Desde então, as atrizes cultivam o desejo de trabalhar juntas. Algumas chances se fizeram, como quando participaram do derradeiro filme do cineasta Hector Babenco (1946-2016), "Meu amigo hindu", mas não foi o bastante. As duas queriam dividir uma obra completa. Eis que, mais de 20 anos após aquele primeiro encontro, Tuna e Lilian finalmente se unem em cena.
As atrizes estrelam "Amanhã eu vou", espetáculo escrito pelo dramaturgo Clovys Torres a pedido de Tuna para refletir as dores e os medos do momento atual. “Quando ela me ligou, era um período de muita angústia, quando tudo era incerto e assustador. Conversamos sobre a falta dos palcos, de abraçar as pessoas, perspectiva, sonhos, e ela me disse que queria fazer um texto meu, que queria trabalhar com a Lilian, e a gente encerrou a conversa meio com aquela mosca buzinando e zanzando”, explica o autor.
“Comecei a vislumbrar o encontro e pensei que só havia um jeito: falar do que estávamos sentindo, que era essa falta de perspectiva, as queimadas, esse governo. Escrevi baseado na realidade e no absurdo, com inspiração no teatro do absurdo, que é quando as palavras perdem sentido por não dar conta da realidade. Daí veio a poesia, que é um universo pelo qual transito com frequência, e surgiu esse texto sobre a necessidade de alimentar a esperança e o afeto numa terra arruinada. O momento era de fabular dentro do caos.”
Torres escreveu então o primeiro ato e entregou para as atrizes com a condição de que só escreveria o segundo se elas aprovassem. Com o sinal verde, surgiu "Amanhã eu vou", drama que estreia na sexta, 19, sob a direção de Cristina Cavalcanti.
Embora pensada para o teatro, a obra cumprirá uma temporada on-line como registro da gravação de uma apresentação, que receberá em sua pós-produção um tratamento cinematográfico, criando um projeto híbrido voltado para a internet e seguindo a onda de espetáculos on-line surgidos como forma de sobrevivência artística e financeira de profissionais da arte durante a pandemia, que congelou o mercado cultural em 2020.
Embora muitos colegas não considerem a experiência como teatro, Cavalcanti vê a linguagem com bons olhos. “O teatro não vai morrer. Essa papo sempre surge e ele sempre sobrevive. Esse híbrido entre teatro e outras linguagens, como internet e cinema, já acontecia antes da pandemia, mas agora se intensificou. E é uma nova opção maravilhosa.

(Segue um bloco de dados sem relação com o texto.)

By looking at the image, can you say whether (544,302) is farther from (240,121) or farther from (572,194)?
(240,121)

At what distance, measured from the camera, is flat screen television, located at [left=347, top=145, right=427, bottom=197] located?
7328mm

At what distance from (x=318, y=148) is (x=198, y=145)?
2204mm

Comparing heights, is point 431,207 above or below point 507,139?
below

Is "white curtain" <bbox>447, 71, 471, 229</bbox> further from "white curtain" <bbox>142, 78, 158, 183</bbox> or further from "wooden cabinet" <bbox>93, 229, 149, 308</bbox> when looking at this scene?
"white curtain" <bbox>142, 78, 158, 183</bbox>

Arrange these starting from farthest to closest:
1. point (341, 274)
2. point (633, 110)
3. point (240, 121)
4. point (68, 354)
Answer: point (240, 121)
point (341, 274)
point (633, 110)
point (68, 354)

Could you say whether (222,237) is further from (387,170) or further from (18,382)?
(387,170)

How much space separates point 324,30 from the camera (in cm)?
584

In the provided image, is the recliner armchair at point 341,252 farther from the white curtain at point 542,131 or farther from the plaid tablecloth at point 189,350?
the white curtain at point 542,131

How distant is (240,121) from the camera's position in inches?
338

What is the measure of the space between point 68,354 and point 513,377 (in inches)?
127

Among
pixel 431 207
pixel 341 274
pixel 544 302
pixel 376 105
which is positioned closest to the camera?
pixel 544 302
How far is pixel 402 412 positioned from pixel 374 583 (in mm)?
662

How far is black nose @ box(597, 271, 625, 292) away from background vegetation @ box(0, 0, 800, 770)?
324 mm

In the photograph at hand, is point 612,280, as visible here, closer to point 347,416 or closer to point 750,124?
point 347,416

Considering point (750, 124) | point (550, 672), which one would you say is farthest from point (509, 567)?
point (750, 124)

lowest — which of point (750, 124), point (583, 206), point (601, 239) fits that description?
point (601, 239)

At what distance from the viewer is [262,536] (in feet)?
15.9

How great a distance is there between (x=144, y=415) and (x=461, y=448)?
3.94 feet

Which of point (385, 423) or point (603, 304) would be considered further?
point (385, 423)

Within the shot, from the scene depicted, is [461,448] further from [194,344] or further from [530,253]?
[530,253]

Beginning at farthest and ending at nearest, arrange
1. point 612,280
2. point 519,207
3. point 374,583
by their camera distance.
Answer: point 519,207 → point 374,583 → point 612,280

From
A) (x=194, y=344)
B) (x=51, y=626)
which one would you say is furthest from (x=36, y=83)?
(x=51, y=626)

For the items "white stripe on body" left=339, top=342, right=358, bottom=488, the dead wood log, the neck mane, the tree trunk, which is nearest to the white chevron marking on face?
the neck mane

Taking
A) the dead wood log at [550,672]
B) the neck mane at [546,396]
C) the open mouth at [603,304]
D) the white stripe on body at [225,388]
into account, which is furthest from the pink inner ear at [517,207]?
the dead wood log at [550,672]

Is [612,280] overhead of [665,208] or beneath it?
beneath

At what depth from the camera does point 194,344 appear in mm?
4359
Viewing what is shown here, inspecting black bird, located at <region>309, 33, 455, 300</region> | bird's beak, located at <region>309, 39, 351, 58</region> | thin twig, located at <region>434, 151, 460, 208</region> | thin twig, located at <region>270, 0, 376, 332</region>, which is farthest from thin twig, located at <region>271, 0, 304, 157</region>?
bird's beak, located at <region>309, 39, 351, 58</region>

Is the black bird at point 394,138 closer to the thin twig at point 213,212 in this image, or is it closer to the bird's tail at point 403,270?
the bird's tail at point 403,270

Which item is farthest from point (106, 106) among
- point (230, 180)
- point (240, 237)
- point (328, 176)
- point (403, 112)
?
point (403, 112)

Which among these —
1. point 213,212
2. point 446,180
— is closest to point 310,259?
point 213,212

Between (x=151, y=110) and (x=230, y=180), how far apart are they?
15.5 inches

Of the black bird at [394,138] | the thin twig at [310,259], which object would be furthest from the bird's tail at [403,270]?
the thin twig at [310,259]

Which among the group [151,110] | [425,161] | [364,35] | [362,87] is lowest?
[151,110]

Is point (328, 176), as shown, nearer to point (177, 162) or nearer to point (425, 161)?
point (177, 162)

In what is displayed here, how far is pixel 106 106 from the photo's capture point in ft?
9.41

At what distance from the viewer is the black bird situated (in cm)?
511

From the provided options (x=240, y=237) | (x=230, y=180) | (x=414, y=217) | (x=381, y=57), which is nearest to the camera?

Eu acredito que veio para ficar”, conceitua a diretora.
Terra arrasada
A obra narra o encontro entre duas mulheres num futuro distópico, no qual uma peste dizimou toda a população, e tudo o que restou foi uma terra arrasada na qual as duas dividem o espaço e buscam esperanças de um futuro. Uma delas sonha, enquanto a outra permanece sem perspectivas.
“Existe nesta distopia uma pequena brecha para a utopia, que é o sonho. Minha personagem dorme e sonha. Essa frase parece banal, mas, dentro desse futuro, desse planeta dizimado, existe uma mulher que dorme e sonha. Estamos vivendo realidades, situações, aspirações, desilusões, incógnitas, dúvidas e perplexidades variadas. É o sentimento de estarrecimento coletivo. O texto tem uma secura no vocabulário, que é belíssimo e lírico, mas é preciso”, comenta Tuna.
Blanc, por sua vez, enxerga na obra uma forma de atingir o público em busca de uma espécie de autocrítica acerca da forma como a pandemia vem sendo tratada não apenas pelo poder público, mas pela população. “Veio a calhar tanto em texto quanto em tempo, aplacando um pouco nossa ansiedade. Ela retrata uma espécie de fim de mundo com uma peste que passa pelo espaço sem deixar nada, animais, florestas, seres humanos, sobram apenas duas mulheres arrasadas, perdidas num canto do universo, que se aturam e se amam, se ajudam e atrapalham sem muita saída. Falamos de nós mesmos. Pelo andar da carruagem, se continuarmos com essa displicência, certamente será um prenúncio do futuro da humanidade”, acredita.
“Vivemos um período muito triste. Feliz ou infelizmente, o ser humano tem memória curta. O mundo já presenciou várias guerras, várias pandemias. Mudamos algo? Aprendemos algo? Fica a interrogação vagando assim como essas duas últimas espécies de seres. As últimas bolachas do pacote”, continua.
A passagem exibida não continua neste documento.